With Apple and Samsung dominating the mobile market, there hasn’t been much room left for competition, including Nokia, the former market champion. Having struggled financially for some time, Nokia is now forced to make some tough decisions.
Since the release of the iPhone in 2007, the once-powerhouse has lost an estimated 90 percent of its stock market value. Things seem to keep getting worse for Nokia, and in the past year, it has spent about one-third of its cash reserves, leaving the firm with $5.79 billion as of October, putting it over quite the financial barrel.
The first major cut comes in the form of Nokia House, its glass and steel head office in Espoo, Finland (near Helsinki). The Associated Press reports that Nokia House will be sold to real estate investors for an estimated $273.6 million.
According to The Guardian, the company won’t be moving out of the building, but it will, instead, be staying on as a tenant.
Timo Ihamuotila, CFO at Nokia, is undiscouraged by this news; he told BGR, “We had a comprehensive sales process with both Finnish and foreign investors and we are very pleased with this outcome. As we have said before, owning real estate is not part of Nokia’s core business and when good opportunities arise, we are willing to exit these types of non-core assets.”

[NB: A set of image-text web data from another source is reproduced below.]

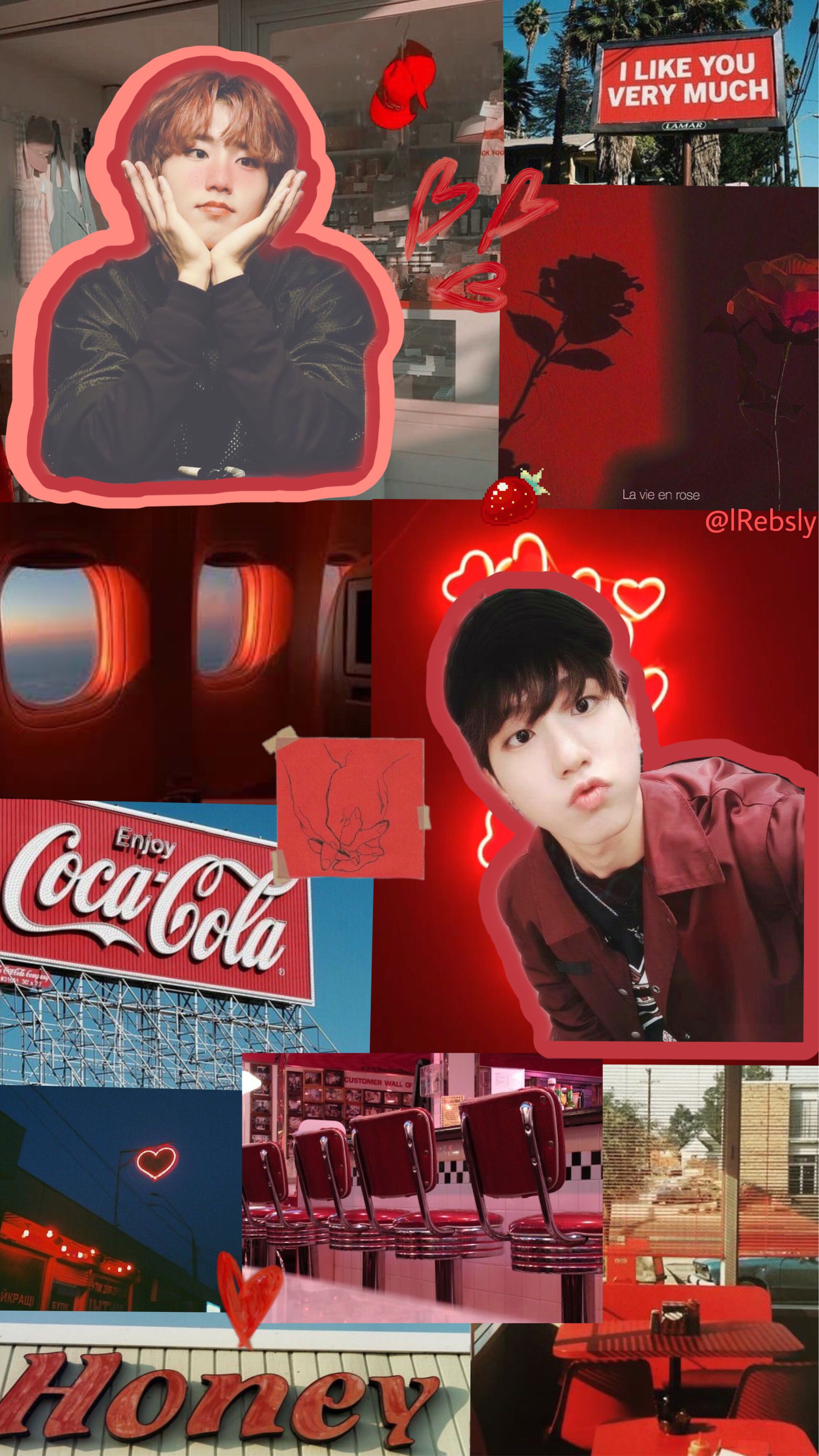 Jisung red wallpaper. Red wallpaper, Kpop guys, Kids wallpaper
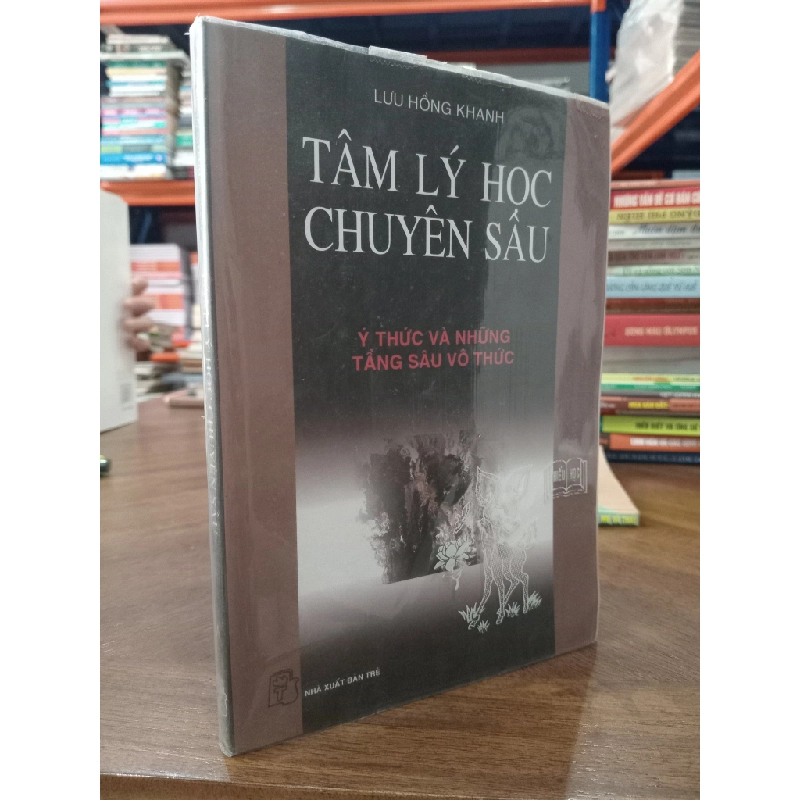 Tâm lý học chuyên sâu: Ý thức và những tầng sâu vô thức - Lưu Hồng Khanh 495771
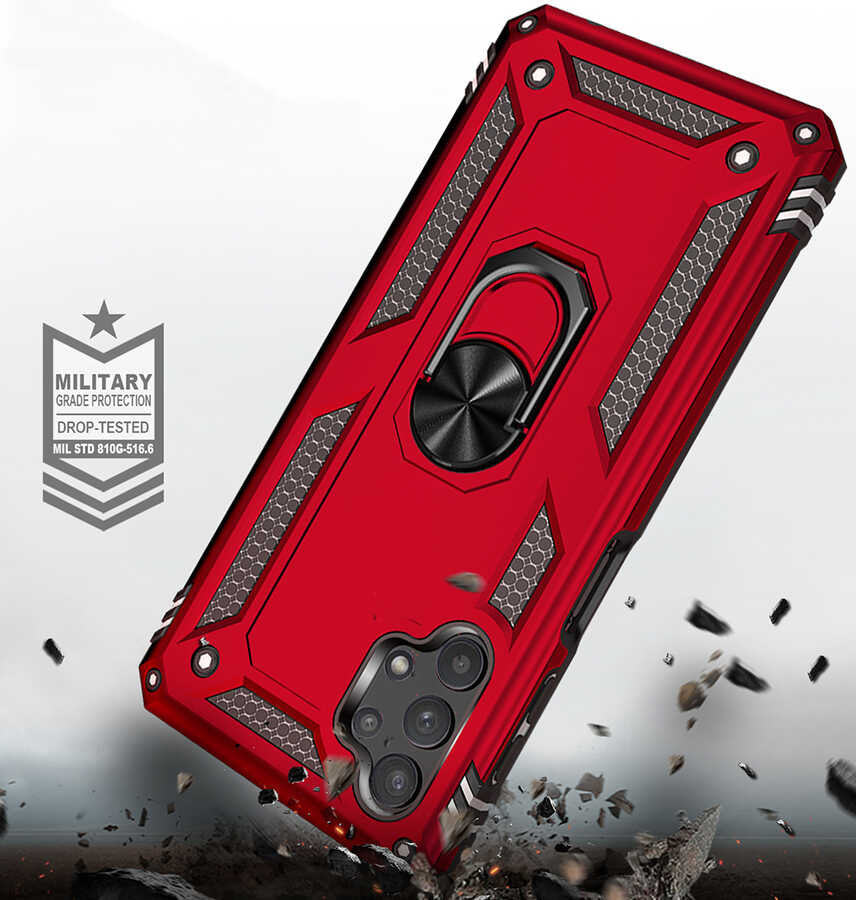 Galaxy A13 4G Kılıf Zore Vega Kapak Rose Gold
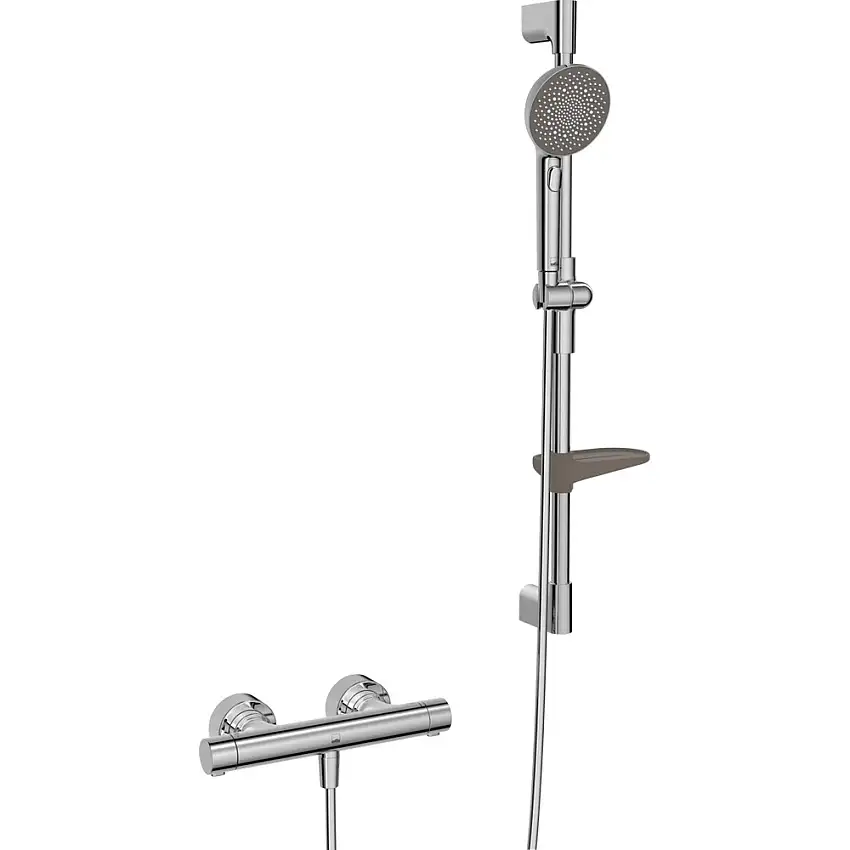 Duschset OrasAurelia med Duschblandare 150 ccKrom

This is just one part of the company’s plan to save an estimated $2.58 billion by the end of 2013. The company has announced that they will be cutting 10,000 jobs.
Are these all signs that Nokia is on its way out for good in the near future? Not if the former cell phone giant has anything to say about it. Nokia is hopeful that the Lumia 920 and the Lumia 820 will turn the tides in its favor.